While Monsanto was trying to convince the EPA of Jenkins’s misdeeds, the EPA started a criminal investigation of Monsanto, led by EPA agents John West and Kevin Guarino from EPA’s National Enforcement Investigations Center in Denver. On November 15, 1990, Cate Jenkins explained her conclusions in a memo to the investigators.
35

First of all, she said, the EPA relied on Monsanto’s dioxin studies in everything it did. The result, naturally, was that the EPA failed to acknowledge that dioxins cause cancers or any other serious health effects other than chloracne. This meant the EPA utterly underestimated the danger of dioxin-contaminated products such as the wood preservative pentachlorophenol and the weed killer 2,4-D.

Second, Monsanto alone was responsible for the falsification of the dioxin studies. Given that the National Institute of Environmental Health Sciences had partially funded one of the Monsanto studies, EPA investigators could charge Monsanto with “fraudulent use of government funds,” Jenkins said. Third, internal Monsanto documents that came to light during employee testimony revealed that Monsanto had known since the 1960s that some of its products (including the Agent Orange weed killers, 2,4,5-T and 2,4-D, pentachlorophenol, and the disinfectant Lysol) were contaminated by dioxin.

Moreover, Monsanto subverted its own dioxin studies by covering up the neurological diseases suffered by workers exposed to the compound; excluding workers with cancer from its studies; and even adding dioxin-exposed workers to the “control” group of its studies.

On January 24, 1991, Jenkins sent another memo to West and Guarino, again stressing Monsanto’s overwhelming influence on weakening the EPA’s regulation of dioxins in air, water, pesticides, and waste programs.
36

The implications of these findings were far-reaching.
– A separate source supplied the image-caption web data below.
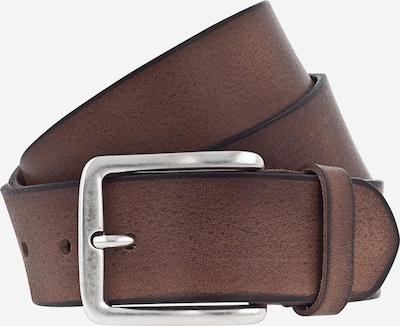 VANZETTI Gürtel 40mm in cognac, Produktansicht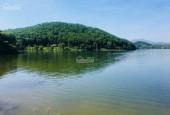Bán đất Kỳ Sơn Hòa Bình, 2ha bám hồ cực đẹp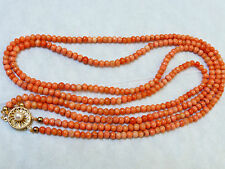ANTIQUE HAND CARVED SALMON CORAL 2 STAND 4mm BEAD NECKLACE, STERLING CLASP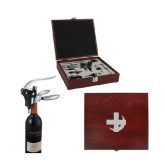 Executive Wine Collectors Set-Crescent Engraved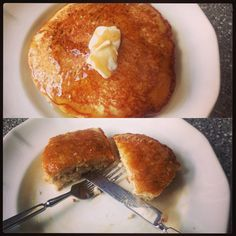 """As promised - pancakes. Made these for the photo series """"Processed Foods We Will No Longer Be Eating."""" And then I ate them. In other news -John says the Mets are crushing it - so that's happening. #auntjemimaandmrsbutterworthhaveleftthebuilding #bringontheEinkorn #goMets (!)"""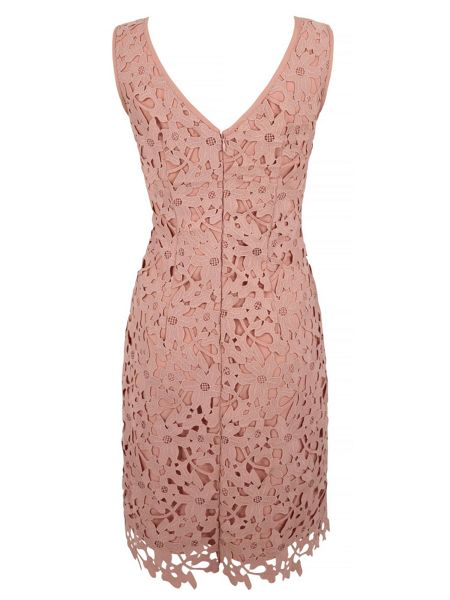 Uttam Boutique Crochet Lace Party Dress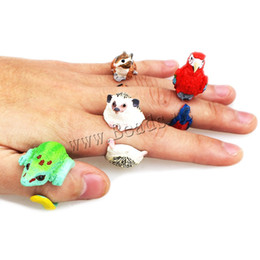 Wholesale Funny Parrots - Wholesale- YYW animal Wedding bend ring funny lady trency women 3D animal ring Hedgehog Ring Panda Dog Rings women Tiger Lizard Bear Parrot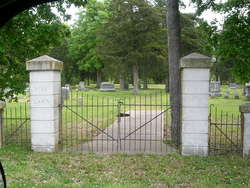 Pine Lawn Cemetery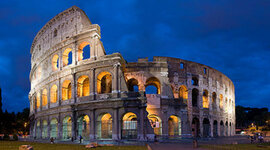 Els grans periodes de la civilització Romana  timeline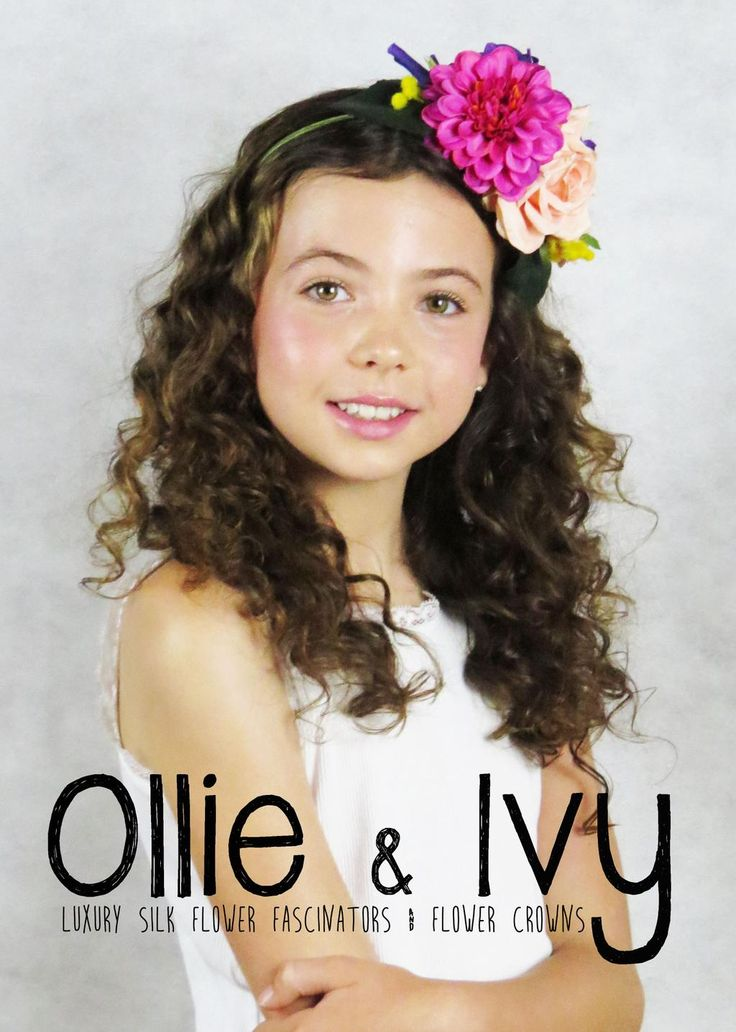 Check out our fantastic bright multi colour fascinator. Perfect to brighten up those autumn / winter weddings. www.ollieivyfascinators.com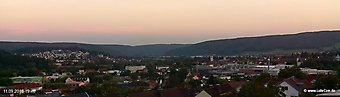 lohr-webcam-11-09-2016-19:40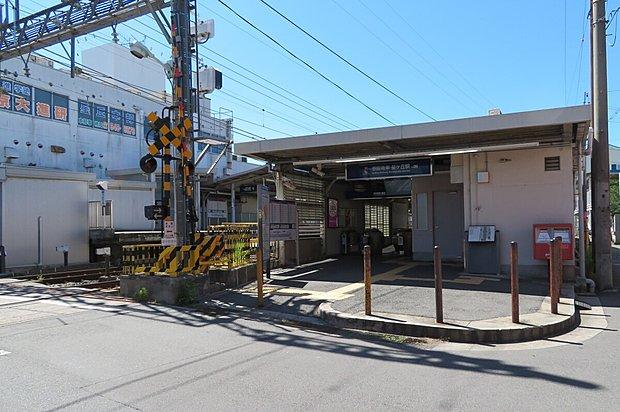 京阪本線「枚方市」駅
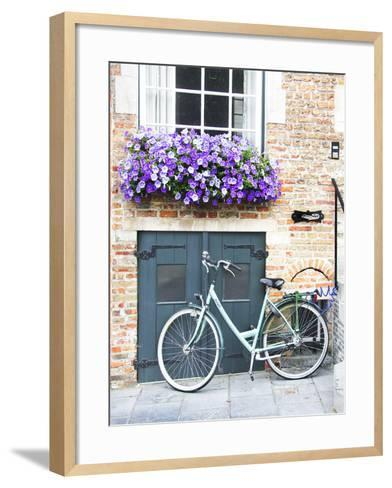 Brugge Door and Bicycle-George Johnson-Framed Art Print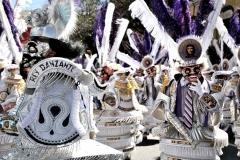 Bolivia - people - La Paz - dancers 12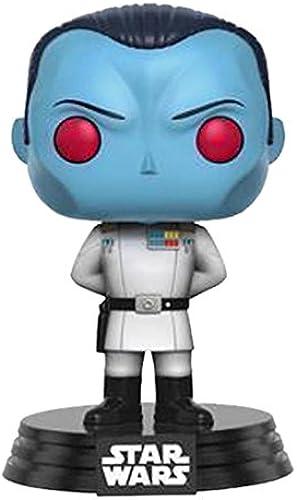 descuentos y mas Funko Funko Funko - Figura Pop Star Wars admiralthrawn  la mejor oferta de tienda online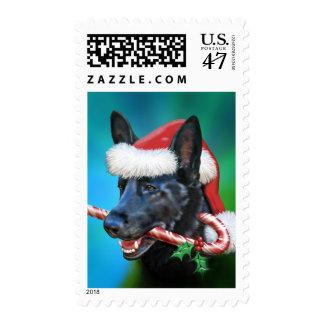 Black German Shepherd Christmas Postage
Perhaps most obviously, the EPA’s Monsanto-influenced dioxin policy effectively discouraged litigation against Monsanto. But the Department of Veterans Affairs had also used the EPA’s compromised dioxin findings to deny compensation to veterans exposed to dioxin during the Vietnam War. (Australia and New Zealand did the same thing to their own war veterans.) The White House had ordered the Centers for Disease Control to reject veterans’ claims that their cancers had anything to do with their exposure to dioxin during the war.

There was, of course, a great deal of money at stake in these maneuvers. Monsanto (and the White House, apparently) did not want Americans making the connection between the poisons that had caused cancer in soldiers sickened in the jungles of Vietnam and the dioxin-laced pesticides citizens used in their homes or on their suburban lawns.